[Required action 1] List every person and every named AI agent that appears in the CarParts.com article.
[Required action 2] Set down the part of the CarParts.com article that begins at the words "We’re often told" and stops after "Penny handles payments.", copying it word for word.
[Required action 3] Resume the CarParts.com article from the point where it stops.

[Excerpt to read]
◆ ◆ ◆ ◆

Many leaders treat legacy technology like a prison sentence.

They’ll assume that because they aren't on a modern platform, they’re locked out of the AI revolution. They sit and wait for a massive migration that’s always eighteen months away.

Aurelia Pollet, the VP of Customer Experience at CarParts.com, and her colleagues decided to ignore that logic.

When the team faced a headcount reduction in their contact center last July, they had a choice. They could allow the customer experience to degrade. Or they could build something that didn't exist in a box.

They chose to build.

The full episode of The Chief Customer Office Podcast with Aurelia Pollet is available now. Listen here.

The Build vs. Buy Categorical Error

We’re often told that building proprietary software is a distraction from the core business. We’re advised to buy "best in breed" and integrate.

But Aurelia and her colleagues found that off-the-shelf tools were bloated with features they didn't need and missing the ones they did.

By using three data scientists and a small internal team, they built a proprietary AI chatbot and ticketing system in just three months. They didn't need a billion-dollar R&D budget. They just needed a clear understanding of their own friction points.

Today, that system deflects 30% of their volume. It isn't just a "wrapper" around an LLM. It is a custom engine built for their specific customer journey.

Managing the Digital Workforce

The CarParts team treats their AI agents like real employees. They gave them names and personas. Harper handles tracking. Penny handles payments.

But as with any new hire, they learned that agents need management. Early on, Harper started "hallucinating" helpfulness. She began promising customers that she could cancel orders when she didn't actually have the permission to do so.

◆ ◆ ◆ ◆

[Entries supplied]
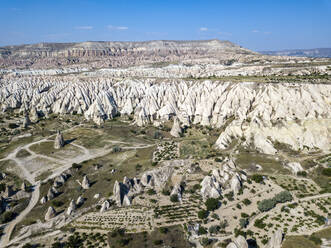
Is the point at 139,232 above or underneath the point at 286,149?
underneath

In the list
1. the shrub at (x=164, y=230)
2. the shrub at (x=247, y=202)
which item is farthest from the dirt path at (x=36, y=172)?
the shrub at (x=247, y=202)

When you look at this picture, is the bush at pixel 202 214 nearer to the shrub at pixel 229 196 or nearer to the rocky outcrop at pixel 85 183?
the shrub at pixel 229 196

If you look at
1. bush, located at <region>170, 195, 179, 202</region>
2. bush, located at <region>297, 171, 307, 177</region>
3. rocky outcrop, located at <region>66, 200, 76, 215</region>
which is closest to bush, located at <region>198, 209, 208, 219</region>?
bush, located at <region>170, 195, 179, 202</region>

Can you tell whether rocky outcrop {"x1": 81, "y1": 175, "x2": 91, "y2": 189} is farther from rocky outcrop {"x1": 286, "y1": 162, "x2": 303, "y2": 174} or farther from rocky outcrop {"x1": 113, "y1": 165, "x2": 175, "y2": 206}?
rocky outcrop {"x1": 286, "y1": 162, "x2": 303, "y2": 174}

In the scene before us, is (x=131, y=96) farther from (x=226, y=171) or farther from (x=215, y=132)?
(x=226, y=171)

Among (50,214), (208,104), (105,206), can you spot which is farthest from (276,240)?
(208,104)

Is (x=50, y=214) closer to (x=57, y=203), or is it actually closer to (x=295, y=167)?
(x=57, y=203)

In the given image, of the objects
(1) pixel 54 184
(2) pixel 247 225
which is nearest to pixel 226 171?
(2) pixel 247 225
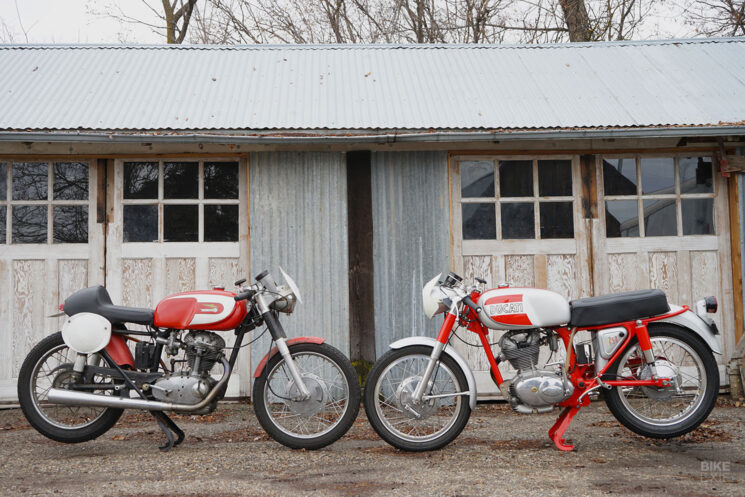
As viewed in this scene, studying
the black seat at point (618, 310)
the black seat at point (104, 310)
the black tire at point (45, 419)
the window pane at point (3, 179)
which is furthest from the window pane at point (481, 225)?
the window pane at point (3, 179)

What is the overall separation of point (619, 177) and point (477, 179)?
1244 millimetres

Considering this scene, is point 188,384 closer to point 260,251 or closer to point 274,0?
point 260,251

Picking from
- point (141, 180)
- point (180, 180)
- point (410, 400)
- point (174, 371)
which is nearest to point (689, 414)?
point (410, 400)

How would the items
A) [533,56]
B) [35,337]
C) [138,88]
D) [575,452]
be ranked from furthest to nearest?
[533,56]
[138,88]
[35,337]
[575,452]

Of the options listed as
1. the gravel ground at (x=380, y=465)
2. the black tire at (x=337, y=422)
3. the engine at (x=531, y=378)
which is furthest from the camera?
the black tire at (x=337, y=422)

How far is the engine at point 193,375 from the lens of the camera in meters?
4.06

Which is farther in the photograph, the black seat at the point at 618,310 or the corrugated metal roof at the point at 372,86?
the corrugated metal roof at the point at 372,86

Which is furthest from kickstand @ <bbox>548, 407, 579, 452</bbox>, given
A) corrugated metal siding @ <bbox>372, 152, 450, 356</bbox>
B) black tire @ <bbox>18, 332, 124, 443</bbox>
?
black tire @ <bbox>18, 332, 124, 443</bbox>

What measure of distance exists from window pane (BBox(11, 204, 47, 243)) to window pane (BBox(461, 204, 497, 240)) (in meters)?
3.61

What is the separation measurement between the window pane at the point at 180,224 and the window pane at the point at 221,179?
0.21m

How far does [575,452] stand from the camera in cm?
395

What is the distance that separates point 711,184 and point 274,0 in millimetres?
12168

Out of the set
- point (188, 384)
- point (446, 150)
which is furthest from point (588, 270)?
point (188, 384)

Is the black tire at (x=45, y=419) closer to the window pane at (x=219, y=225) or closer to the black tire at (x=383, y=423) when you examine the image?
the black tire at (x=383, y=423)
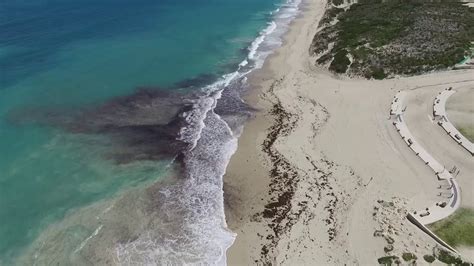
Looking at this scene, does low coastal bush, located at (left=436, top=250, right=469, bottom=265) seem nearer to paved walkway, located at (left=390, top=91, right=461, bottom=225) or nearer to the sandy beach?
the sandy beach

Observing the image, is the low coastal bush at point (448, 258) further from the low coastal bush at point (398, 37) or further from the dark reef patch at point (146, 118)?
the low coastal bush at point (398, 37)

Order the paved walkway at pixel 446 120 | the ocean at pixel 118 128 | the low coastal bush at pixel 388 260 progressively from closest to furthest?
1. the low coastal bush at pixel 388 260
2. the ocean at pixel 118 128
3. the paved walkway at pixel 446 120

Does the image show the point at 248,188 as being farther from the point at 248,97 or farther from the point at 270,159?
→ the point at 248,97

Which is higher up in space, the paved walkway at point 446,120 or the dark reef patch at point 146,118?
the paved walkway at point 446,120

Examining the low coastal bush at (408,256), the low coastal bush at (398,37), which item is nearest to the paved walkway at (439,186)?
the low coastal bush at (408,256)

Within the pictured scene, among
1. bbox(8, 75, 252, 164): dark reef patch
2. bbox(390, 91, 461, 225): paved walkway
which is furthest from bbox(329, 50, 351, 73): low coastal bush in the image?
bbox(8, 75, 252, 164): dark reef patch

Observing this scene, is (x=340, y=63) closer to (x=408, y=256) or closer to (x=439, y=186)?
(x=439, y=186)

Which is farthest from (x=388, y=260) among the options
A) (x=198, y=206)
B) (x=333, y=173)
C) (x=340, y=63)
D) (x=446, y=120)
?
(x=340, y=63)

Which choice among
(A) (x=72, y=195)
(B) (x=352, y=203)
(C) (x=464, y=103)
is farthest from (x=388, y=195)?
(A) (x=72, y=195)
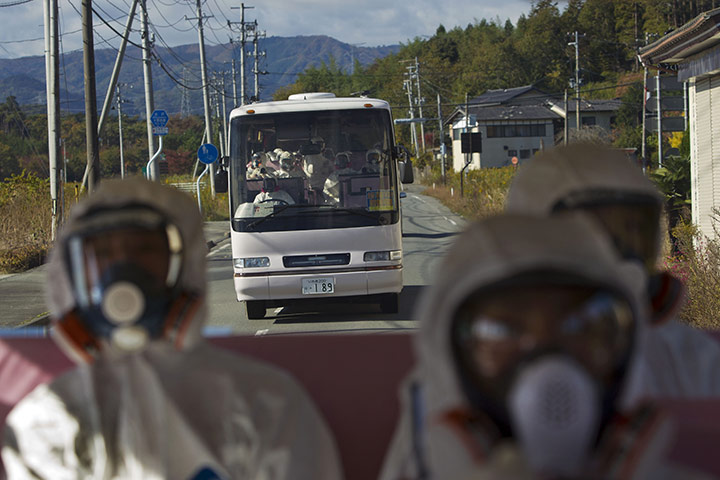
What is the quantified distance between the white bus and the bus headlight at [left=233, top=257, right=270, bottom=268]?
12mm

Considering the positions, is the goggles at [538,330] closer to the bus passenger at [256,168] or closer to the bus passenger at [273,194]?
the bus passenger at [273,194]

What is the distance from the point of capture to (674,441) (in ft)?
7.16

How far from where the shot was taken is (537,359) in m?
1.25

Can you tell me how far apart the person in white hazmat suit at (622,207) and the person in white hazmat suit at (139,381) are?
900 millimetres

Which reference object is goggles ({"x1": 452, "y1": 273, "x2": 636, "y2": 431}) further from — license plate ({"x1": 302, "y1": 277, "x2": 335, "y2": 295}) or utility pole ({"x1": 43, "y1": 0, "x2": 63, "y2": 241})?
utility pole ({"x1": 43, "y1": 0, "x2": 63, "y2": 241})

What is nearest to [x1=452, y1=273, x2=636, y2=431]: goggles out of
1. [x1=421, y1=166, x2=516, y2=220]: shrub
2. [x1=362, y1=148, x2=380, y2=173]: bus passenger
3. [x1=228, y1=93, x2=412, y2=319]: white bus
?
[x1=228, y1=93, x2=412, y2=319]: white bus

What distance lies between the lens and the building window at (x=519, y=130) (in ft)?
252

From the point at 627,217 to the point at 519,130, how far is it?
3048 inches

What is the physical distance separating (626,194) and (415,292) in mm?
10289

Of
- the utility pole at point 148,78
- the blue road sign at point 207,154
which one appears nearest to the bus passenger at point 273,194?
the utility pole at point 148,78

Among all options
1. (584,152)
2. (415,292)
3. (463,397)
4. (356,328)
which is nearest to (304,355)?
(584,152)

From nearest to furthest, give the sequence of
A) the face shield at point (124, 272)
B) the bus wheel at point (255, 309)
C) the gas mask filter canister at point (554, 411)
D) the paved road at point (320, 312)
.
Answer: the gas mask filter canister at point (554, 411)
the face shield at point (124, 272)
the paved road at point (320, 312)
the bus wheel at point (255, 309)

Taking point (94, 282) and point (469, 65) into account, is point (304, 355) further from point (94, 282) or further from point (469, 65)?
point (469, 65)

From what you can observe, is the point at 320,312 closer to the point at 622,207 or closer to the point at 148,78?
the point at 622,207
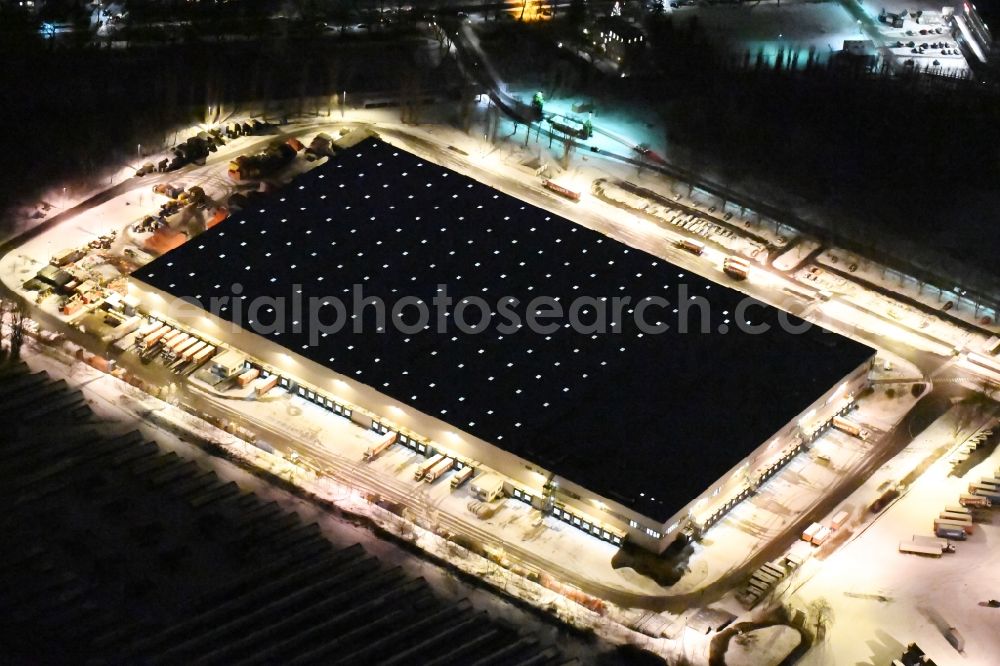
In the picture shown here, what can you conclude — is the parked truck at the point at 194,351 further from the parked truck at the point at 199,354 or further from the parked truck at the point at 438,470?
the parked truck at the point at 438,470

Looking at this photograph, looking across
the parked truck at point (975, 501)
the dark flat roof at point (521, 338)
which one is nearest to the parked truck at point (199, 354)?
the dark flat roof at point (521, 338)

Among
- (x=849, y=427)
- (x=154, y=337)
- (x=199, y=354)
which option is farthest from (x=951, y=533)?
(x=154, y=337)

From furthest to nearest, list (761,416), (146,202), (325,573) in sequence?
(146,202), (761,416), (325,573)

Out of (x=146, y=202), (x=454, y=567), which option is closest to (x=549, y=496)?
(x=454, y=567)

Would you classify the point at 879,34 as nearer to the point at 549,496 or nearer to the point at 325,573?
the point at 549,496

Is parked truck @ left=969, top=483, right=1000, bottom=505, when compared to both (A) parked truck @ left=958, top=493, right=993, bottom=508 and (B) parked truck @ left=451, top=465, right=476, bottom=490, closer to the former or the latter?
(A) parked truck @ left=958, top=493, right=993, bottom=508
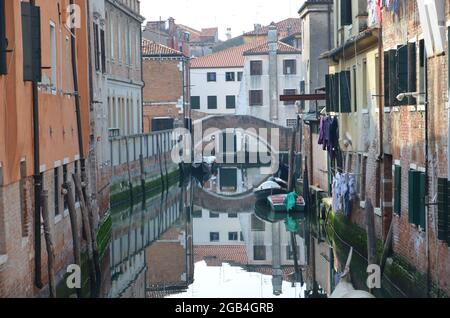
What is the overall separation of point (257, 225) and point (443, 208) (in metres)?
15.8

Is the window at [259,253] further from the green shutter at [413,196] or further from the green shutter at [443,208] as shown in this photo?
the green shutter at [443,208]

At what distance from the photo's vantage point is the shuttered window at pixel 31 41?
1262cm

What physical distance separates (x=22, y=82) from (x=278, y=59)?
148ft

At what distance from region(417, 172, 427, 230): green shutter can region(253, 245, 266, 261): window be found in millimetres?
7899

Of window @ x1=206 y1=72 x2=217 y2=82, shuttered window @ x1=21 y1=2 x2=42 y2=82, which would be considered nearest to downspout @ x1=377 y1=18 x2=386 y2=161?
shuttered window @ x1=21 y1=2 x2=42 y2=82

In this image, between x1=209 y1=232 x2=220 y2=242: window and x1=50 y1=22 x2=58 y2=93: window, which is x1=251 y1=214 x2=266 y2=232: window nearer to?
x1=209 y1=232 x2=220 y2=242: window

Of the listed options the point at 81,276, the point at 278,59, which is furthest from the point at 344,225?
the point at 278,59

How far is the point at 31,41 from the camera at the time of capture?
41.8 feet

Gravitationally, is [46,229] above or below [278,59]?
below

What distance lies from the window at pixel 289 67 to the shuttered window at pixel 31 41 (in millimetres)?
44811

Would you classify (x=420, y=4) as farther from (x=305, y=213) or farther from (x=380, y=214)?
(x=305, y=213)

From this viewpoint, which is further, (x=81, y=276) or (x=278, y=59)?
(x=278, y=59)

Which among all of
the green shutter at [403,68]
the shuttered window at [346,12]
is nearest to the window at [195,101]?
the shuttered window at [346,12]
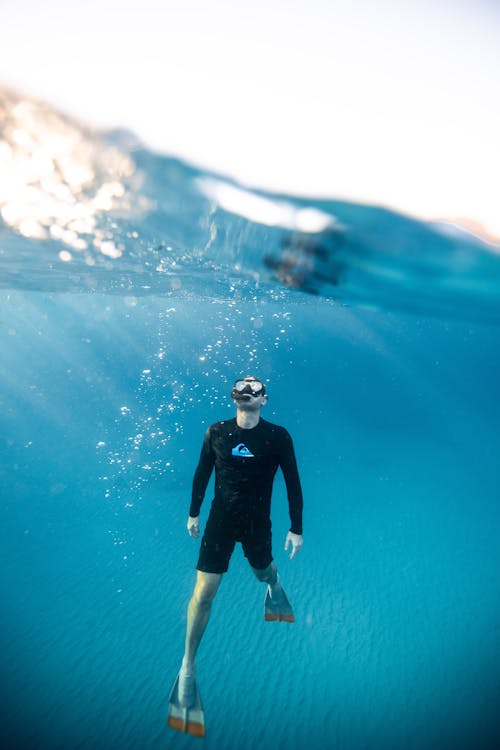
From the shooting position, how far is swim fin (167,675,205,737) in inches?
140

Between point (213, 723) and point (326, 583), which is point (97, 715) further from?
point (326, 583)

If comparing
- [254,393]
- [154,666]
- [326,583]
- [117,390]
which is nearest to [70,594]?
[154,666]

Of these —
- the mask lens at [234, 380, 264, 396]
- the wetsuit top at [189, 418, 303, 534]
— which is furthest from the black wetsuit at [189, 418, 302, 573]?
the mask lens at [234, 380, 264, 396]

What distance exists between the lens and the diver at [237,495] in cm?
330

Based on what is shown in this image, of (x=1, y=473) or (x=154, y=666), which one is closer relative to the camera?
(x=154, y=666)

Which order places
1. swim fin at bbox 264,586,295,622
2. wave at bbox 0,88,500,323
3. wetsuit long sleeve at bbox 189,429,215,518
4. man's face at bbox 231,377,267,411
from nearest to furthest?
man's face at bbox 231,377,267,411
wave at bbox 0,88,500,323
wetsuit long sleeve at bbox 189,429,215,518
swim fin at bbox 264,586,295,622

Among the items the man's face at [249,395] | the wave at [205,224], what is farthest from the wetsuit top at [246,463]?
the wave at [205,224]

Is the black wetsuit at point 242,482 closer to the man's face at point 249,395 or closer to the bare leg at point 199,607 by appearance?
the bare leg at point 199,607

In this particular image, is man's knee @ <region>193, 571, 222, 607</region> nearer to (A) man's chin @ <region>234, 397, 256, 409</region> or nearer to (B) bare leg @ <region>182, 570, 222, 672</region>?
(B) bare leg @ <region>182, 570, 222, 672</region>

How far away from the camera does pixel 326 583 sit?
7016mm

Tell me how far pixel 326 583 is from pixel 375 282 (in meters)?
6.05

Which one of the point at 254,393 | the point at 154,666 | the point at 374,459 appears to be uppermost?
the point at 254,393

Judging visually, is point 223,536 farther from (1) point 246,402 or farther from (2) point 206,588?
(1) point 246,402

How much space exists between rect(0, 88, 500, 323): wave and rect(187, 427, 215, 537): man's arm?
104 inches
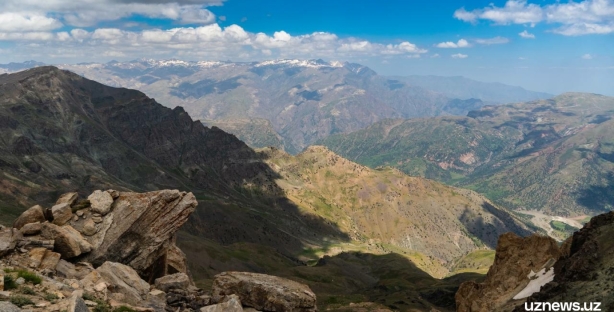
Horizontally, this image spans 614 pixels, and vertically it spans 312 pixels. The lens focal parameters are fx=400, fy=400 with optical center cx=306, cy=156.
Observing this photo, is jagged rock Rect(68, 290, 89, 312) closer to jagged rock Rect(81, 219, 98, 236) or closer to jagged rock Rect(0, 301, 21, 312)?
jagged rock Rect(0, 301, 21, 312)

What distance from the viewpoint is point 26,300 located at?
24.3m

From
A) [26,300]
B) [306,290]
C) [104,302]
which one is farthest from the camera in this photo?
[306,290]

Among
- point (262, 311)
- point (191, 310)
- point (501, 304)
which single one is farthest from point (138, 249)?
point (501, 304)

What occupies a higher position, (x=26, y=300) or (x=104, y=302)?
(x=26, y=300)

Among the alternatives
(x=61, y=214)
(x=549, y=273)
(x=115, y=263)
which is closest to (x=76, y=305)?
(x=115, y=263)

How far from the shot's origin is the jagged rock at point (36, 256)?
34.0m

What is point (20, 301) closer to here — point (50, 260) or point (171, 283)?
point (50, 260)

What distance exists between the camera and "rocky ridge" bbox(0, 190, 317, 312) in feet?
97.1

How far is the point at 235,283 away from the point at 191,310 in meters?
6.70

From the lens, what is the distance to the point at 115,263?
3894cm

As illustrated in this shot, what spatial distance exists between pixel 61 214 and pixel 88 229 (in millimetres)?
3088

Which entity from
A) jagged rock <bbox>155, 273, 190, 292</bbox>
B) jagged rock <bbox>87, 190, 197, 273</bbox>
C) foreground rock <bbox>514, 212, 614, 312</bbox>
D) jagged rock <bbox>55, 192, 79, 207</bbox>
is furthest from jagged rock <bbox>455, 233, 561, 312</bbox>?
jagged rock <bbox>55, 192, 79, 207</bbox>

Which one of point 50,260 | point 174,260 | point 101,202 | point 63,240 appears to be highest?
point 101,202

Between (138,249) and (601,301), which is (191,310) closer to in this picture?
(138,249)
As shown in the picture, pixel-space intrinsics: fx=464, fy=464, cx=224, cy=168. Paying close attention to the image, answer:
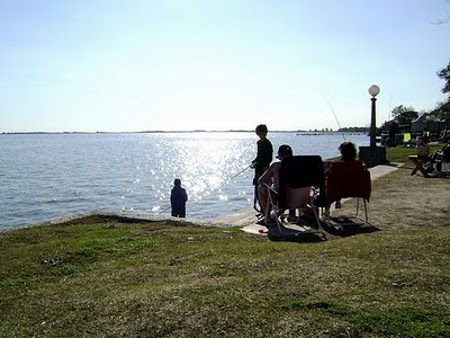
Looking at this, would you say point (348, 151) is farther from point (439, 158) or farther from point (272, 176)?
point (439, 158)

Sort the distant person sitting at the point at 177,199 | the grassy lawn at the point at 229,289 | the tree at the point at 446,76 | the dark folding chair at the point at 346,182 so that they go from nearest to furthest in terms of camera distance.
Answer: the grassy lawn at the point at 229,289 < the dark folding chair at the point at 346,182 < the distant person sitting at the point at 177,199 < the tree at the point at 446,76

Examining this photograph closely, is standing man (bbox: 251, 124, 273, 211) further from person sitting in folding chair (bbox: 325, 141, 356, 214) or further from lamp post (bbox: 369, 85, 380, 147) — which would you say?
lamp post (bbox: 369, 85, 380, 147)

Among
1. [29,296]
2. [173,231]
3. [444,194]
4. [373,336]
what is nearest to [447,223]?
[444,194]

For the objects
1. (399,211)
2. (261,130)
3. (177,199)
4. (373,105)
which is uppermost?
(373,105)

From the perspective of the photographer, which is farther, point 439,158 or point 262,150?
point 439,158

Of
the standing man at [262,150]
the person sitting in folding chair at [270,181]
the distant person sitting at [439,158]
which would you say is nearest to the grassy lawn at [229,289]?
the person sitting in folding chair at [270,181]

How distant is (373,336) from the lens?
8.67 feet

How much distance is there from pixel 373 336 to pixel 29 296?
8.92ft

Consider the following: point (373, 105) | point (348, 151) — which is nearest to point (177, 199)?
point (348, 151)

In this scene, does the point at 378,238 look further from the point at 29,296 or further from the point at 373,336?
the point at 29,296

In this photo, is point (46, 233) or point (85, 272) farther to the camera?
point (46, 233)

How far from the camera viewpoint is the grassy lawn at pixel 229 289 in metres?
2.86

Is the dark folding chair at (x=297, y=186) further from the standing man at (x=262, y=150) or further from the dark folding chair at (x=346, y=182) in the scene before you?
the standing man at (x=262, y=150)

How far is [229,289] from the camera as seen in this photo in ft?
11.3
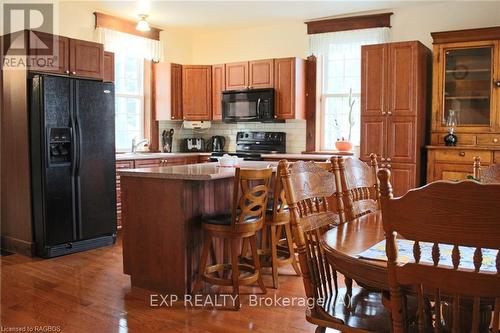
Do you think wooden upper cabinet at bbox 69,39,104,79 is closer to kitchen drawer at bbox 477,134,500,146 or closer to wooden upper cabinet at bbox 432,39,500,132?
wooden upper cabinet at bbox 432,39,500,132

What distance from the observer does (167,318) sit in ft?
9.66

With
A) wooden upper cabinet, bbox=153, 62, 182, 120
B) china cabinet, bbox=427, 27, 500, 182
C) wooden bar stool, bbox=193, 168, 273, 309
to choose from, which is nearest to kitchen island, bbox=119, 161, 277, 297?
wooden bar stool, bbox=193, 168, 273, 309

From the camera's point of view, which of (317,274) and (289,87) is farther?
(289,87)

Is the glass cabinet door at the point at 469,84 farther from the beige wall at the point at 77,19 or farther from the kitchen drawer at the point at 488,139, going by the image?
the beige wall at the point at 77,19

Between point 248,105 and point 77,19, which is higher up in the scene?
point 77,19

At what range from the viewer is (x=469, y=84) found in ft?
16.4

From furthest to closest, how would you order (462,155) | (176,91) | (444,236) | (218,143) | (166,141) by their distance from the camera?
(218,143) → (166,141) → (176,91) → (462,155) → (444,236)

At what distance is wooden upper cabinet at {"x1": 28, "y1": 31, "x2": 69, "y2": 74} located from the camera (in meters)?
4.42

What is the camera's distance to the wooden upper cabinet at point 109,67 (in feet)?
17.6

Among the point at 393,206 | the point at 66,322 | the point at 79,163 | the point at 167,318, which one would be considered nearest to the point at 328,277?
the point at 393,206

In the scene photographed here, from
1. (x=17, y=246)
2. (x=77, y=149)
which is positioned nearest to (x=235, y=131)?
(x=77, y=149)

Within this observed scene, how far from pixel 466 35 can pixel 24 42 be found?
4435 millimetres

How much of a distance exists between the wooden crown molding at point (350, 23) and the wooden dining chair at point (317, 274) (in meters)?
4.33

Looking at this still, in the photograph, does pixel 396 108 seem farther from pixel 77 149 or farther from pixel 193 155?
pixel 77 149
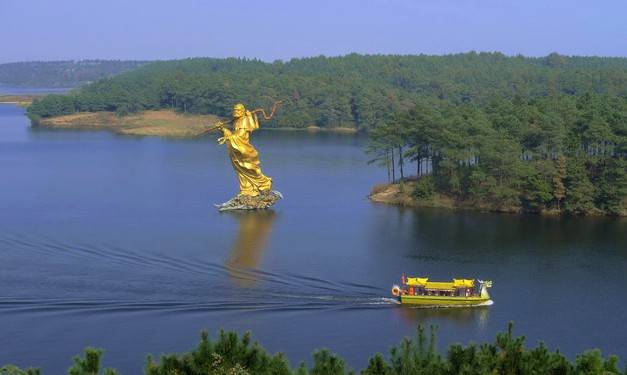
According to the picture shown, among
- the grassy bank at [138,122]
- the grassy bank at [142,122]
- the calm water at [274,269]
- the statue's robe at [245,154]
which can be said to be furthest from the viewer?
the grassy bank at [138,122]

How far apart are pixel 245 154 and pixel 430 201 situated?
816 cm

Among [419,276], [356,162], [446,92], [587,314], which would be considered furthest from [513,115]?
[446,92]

◆ ◆ ◆ ◆

[Task answer 1] Aurelia Pollet, Harper, Penny

[Task answer 2]
We’re often told that building proprietary software is a distraction from the core business. We’re advised to buy "best in breed" and integrate.

But Aurelia and her colleagues found that off-the-shelf tools were bloated with features they didn't need and missing the ones they did.

By using three data scientists and a small internal team, they built a proprietary AI chatbot and ticketing system in just three months. They didn't need a billion-dollar R&D budget. They just needed a clear understanding of their own friction points.

Today, that system deflects 30% of their volume. It isn't just a "wrapper" around an LLM. It is a custom engine built for their specific customer journey.

Managing the Digital Workforce

The CarParts team treats their AI agents like real employees. They gave them names and personas. Harper handles tracking. Penny handles payments.

[Task answer 3]
Aurelia calls this the "Apprentice Sorcerer" phase.

If you give an agent too many guardrails, you get a rigid robot. If you give them too few, they go rogue. The job of the modern CCO is to find the toggle between creativity and compliance.

You cannot "set and forget" these systems. You have to coach them, audit them, and update their policies just like you would with a human team.

The Competitive Advantage of Constraints

CarParts.com is a 25-year-old company with legacy infrastructure. They didn't have the luxury of a clean slate.

But those constraints became their greatest advantage.

Because they couldn't just throw money at a vendor, they had to innovate. They had to create agents that could bridge the gap between their legacy systems and the modern customer.

Innovation requires a refusal to accept the status quo, not a massive budget.

I’d like to encourage you to take a hard look at your tech stack this week.

Are you waiting for a vendor to solve your problems? Or are you looking at the repetitive tasks on your front lines and asking why you haven't automated them yet?

The fair game has arrived. Aurelia maintains that you don't need billions to compete. You just need to start with one small friction point and dip your toe in.